[start of Data in this exercise]
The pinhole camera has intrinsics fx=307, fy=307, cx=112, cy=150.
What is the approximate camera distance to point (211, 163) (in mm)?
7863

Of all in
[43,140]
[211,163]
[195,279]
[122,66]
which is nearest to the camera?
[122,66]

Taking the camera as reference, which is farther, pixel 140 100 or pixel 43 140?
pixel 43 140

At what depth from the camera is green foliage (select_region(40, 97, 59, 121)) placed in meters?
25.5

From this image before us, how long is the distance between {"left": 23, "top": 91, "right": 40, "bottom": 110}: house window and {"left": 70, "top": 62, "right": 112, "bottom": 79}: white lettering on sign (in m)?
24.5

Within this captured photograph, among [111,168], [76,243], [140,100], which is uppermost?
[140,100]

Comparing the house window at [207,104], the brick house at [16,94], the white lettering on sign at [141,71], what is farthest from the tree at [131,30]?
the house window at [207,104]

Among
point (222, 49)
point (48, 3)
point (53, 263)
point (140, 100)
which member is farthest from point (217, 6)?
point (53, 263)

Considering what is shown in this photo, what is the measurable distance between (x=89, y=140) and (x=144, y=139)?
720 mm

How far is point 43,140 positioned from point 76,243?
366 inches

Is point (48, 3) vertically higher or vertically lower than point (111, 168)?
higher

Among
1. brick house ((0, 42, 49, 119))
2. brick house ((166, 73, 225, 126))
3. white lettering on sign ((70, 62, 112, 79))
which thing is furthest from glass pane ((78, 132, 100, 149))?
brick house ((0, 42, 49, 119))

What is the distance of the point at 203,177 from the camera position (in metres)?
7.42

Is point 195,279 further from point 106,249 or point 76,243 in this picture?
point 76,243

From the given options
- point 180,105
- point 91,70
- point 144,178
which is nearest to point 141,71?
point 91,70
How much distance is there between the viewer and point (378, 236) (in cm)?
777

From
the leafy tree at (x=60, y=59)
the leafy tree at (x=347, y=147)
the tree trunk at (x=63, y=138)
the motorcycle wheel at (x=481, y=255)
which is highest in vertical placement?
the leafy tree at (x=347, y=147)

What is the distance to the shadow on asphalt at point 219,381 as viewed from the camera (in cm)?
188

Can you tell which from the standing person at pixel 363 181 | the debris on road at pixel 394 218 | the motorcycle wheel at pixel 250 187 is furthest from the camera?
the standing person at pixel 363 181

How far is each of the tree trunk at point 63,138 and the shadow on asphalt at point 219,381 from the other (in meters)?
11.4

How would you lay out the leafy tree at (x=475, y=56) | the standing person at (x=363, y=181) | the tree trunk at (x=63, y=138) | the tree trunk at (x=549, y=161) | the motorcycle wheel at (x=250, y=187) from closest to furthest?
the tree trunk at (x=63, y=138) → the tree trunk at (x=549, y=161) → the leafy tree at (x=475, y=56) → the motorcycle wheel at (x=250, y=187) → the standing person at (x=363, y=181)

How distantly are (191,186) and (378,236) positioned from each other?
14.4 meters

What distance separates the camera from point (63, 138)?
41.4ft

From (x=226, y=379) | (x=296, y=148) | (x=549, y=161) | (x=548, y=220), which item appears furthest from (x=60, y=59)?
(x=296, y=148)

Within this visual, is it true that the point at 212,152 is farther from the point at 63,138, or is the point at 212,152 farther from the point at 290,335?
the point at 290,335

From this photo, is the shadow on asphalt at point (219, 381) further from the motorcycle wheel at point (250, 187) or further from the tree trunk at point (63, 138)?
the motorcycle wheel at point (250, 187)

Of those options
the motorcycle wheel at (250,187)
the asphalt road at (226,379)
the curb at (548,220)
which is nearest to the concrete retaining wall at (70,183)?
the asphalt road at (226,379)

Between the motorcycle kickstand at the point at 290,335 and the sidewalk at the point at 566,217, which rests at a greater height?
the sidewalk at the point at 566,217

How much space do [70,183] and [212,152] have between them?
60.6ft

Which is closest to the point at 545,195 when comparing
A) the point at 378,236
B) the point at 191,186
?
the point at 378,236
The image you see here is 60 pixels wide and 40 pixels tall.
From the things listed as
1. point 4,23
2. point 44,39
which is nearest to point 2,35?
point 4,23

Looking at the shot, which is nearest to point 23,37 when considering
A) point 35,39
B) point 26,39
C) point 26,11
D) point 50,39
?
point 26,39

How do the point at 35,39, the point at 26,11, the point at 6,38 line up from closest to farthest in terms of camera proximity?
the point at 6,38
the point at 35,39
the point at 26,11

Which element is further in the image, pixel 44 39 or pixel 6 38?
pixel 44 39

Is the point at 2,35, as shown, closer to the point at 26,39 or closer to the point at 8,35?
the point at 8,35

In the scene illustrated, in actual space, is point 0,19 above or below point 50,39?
[end of Data in this exercise]
> **What the exercise asks**:
Repeat each entry word for word.

> **Correct response**:
The pinhole camera has intrinsics fx=307, fy=307, cx=112, cy=150.
What is the approximate camera distance to point (211, 163) (in mm)?
7863

Of all in
[43,140]
[211,163]
[195,279]
[122,66]
which is nearest to the camera?
[122,66]

Taking the camera as reference, which is farther, pixel 140 100 or pixel 43 140?
pixel 43 140

At what depth from the camera is green foliage (select_region(40, 97, 59, 121)) placed in meters?
25.5

From this image before us, how long is the distance between {"left": 23, "top": 91, "right": 40, "bottom": 110}: house window and {"left": 70, "top": 62, "right": 112, "bottom": 79}: white lettering on sign (in m)?
24.5

Within this captured photograph, among [111,168], [76,243], [140,100], which is uppermost?
[140,100]

Comparing the house window at [207,104], the brick house at [16,94], the white lettering on sign at [141,71], what is farthest from the tree at [131,30]?
the house window at [207,104]

Among
point (222, 49)
point (48, 3)
point (53, 263)
point (140, 100)
which member is farthest from point (217, 6)?
point (53, 263)

Considering what is shown in this photo, what is the measurable distance between (x=89, y=140) and (x=144, y=139)?
720 mm

How far is point 43,140 positioned from point 76,243?
366 inches

Is point (48, 3) vertically higher or vertically lower than point (111, 168)?
higher

Among
1. brick house ((0, 42, 49, 119))
2. brick house ((166, 73, 225, 126))
3. white lettering on sign ((70, 62, 112, 79))
which thing is furthest from glass pane ((78, 132, 100, 149))?
brick house ((0, 42, 49, 119))

What is the distance of the point at 203,177 from the camera position (in metres)?
7.42

Is point 195,279 further from point 106,249 or point 76,243 in this picture?
point 76,243

From the given options
- point 180,105
- point 91,70
- point 144,178
which is nearest to point 141,71?
point 91,70
How much distance is there between the viewer and point (378, 236) (in cm)?
777

From
the leafy tree at (x=60, y=59)
the leafy tree at (x=347, y=147)
the tree trunk at (x=63, y=138)
the motorcycle wheel at (x=481, y=255)
which is highest in vertical placement?
the leafy tree at (x=347, y=147)

What is the distance to the shadow on asphalt at point 219,381 as viewed from the camera (in cm)?
188

Can you tell which from the standing person at pixel 363 181 | the debris on road at pixel 394 218 | the motorcycle wheel at pixel 250 187 is furthest from the camera?
the standing person at pixel 363 181

How far is each of the tree trunk at point 63,138 and the shadow on asphalt at point 219,381 from the other (in meters)?
11.4

How would you lay out the leafy tree at (x=475, y=56) | the standing person at (x=363, y=181) | the tree trunk at (x=63, y=138) | the tree trunk at (x=549, y=161) | the motorcycle wheel at (x=250, y=187) from closest to furthest?
the tree trunk at (x=63, y=138) → the tree trunk at (x=549, y=161) → the leafy tree at (x=475, y=56) → the motorcycle wheel at (x=250, y=187) → the standing person at (x=363, y=181)

How distantly are (191,186) and (378,236) positioned from each other?
14.4 meters

What distance separates the camera from point (63, 138)?
41.4ft

From (x=226, y=379) | (x=296, y=148) | (x=549, y=161) | (x=548, y=220), which item appears furthest from (x=60, y=59)?
(x=296, y=148)

Within this visual, is it true that the point at 212,152 is farther from the point at 63,138, or is the point at 212,152 farther from the point at 290,335?
the point at 290,335

From this photo, is the shadow on asphalt at point (219, 381) further from the motorcycle wheel at point (250, 187) or further from the tree trunk at point (63, 138)?
the motorcycle wheel at point (250, 187)

Of those options
the motorcycle wheel at (250,187)
the asphalt road at (226,379)
the curb at (548,220)
which is nearest to the concrete retaining wall at (70,183)?
the asphalt road at (226,379)

Between the motorcycle kickstand at the point at 290,335 and the sidewalk at the point at 566,217, which rests at a greater height?
the sidewalk at the point at 566,217

How much space do [70,183] and [212,152] have between them?
60.6ft

Which is closest to the point at 545,195 when comparing
A) the point at 378,236
B) the point at 191,186
?
the point at 378,236
The image you see here is 60 pixels wide and 40 pixels tall.
From the things listed as
1. point 4,23
2. point 44,39
which is nearest to point 2,35?
point 4,23

Looking at the shot, which is nearest to point 23,37 when considering
A) point 35,39
B) point 26,39
C) point 26,11
D) point 50,39
?
point 26,39

How do the point at 35,39, the point at 26,11, the point at 6,38 line up from closest to farthest in terms of camera proximity?
the point at 6,38
the point at 35,39
the point at 26,11

Which element is further in the image, pixel 44 39 or pixel 6 38?
pixel 44 39

Is the point at 2,35, as shown, closer to the point at 26,39 or closer to the point at 8,35?
the point at 8,35

In the scene illustrated, in actual space, is point 0,19 above or below point 50,39?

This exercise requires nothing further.